Will a chicken not lay their egg colour, they are supposed to?

They do look like pure CCL. I'm wondering if maybe B isn't laying yet. I know you said she's over a year but maybe she's a very late bloomer. Here's an article to determine if she is...
https://www.backyardchickens.com/articles/who-is-laying-and-who-is-not-butt-check.73309/
I also thought that maybe she started and her toner has yet to fill up! Lol.

Her sister just started laying as well, both late bloomers, and ya they are 11months old.
It's so weird!

Thanks for this, I'll check it out!
 
I'm assuming that she just has a special, weirdo DNA thingy going on.
Not really weird. It's moderately common for chickens that are "supposed" to lay blue eggs to actually lay white or brown ones.

There are some flocks that do breed true for the blue egg gene, but they aren't as common as everyone would like them to be.
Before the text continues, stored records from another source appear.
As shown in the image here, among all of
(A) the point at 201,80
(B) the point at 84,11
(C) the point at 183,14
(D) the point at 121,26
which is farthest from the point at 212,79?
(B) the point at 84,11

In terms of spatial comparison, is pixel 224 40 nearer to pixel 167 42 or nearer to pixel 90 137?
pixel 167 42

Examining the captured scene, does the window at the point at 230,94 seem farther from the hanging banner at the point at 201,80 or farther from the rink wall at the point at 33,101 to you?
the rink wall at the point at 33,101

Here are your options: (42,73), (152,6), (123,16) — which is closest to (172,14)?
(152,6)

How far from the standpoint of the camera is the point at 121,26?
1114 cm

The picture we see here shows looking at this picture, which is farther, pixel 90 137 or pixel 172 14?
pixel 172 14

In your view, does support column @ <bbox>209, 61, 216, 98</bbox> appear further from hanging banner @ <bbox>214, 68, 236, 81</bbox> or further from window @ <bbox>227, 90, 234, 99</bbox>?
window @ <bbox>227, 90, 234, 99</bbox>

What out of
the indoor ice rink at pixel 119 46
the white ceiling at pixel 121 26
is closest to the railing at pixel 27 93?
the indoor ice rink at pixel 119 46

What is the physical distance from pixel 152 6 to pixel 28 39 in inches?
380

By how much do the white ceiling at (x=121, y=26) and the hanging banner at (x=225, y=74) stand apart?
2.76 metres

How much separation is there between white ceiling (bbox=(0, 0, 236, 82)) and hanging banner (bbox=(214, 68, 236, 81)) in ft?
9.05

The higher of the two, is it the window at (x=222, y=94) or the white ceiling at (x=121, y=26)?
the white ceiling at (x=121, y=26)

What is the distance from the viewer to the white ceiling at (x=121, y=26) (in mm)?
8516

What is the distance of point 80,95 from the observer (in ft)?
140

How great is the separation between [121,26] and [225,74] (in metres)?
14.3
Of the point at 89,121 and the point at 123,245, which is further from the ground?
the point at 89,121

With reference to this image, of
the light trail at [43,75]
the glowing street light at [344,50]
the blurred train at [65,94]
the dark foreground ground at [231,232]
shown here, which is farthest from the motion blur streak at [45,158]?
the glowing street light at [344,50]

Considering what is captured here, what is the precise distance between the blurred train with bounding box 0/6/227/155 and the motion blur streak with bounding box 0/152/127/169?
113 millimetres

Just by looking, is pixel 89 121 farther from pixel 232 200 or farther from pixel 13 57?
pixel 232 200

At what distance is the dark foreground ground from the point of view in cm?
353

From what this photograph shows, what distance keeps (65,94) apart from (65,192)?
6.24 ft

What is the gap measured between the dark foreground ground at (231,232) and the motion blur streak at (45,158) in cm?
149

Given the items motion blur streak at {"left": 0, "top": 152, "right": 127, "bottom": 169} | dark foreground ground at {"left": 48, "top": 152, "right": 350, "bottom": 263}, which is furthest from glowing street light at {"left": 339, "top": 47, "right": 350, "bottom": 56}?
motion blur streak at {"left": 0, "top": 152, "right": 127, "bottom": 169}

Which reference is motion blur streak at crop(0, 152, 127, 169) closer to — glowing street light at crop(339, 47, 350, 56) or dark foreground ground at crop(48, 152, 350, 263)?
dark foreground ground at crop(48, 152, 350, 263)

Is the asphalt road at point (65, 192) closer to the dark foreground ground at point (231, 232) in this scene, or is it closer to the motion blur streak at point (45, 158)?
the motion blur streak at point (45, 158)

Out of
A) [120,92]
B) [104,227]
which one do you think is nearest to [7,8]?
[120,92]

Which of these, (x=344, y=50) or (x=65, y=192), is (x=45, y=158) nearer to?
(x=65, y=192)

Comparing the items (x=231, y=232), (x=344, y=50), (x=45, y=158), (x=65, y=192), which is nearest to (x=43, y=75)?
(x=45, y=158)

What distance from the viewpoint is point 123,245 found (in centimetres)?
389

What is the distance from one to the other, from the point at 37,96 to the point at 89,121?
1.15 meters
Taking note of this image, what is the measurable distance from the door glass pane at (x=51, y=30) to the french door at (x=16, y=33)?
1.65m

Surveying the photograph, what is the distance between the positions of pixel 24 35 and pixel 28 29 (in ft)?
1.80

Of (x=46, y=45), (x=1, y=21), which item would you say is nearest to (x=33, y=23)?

It can be difficult to identify and remove every chicken that carries the wrong egg-color genes: roosters don't lay eggs, and hens can lay blue eggs while still carrying the gene for not-blue eggs.

I should also mention the lady that we got them from is incredible reputable and take care of her breed lines.
My other chickens are from her and do what they need to.
It might be one of your other chickens laying the puzzling egg.

Or one of your Cream Legbar pullets might not have the right egg-color genes, in which case you might want to tell the lady who bred the pullet. That would let her know that she has some chickens (the mother and father of that pullet) with the genes for not-blue eggs. She might want to get a DNA test or do some test-mating to figure out which ones are responsible, and remove them from her breeding program.
 
I have raised several Cream Legbars from 2 different sources.

First batch was 4 purchased chicks. These girls were easily sexed at hatch and all produced nice blue eggs.

Second batch I purchased eggs to hatch in my incubator. Hatched 9 chicks. All were easily sexed at hatch. 7 pullets and 2 cockerels. 5 of these females produced nice blue eggs, 2 females produced pale pink eggs just like yours.

I would not breed the cockerels because I was not sure of the egg color gene they carried.

I think this is a common occurance in Legbars. I've seen other threads here questioning the same.
 
Any chance it’s from a brown or tinted layer and there was a bloom “spray” glitch? 😅 one of my orpingtons who lays a light tan egg, sometimes laid a white egg (missing the brown overspray) when she first started up. Same thing after a molt.
Color sprayed on the egg in the reproductive tract is generally varying shades of brown/tan. Blue eggs are blue all the way through. If you look inside a shell, brown eggs are white inside, while blue eggs are blue. Green eggs come from a blue egg layer crossed with a brown egg layer. The brown sprayed over the naturally blue shell causes the different shades of green.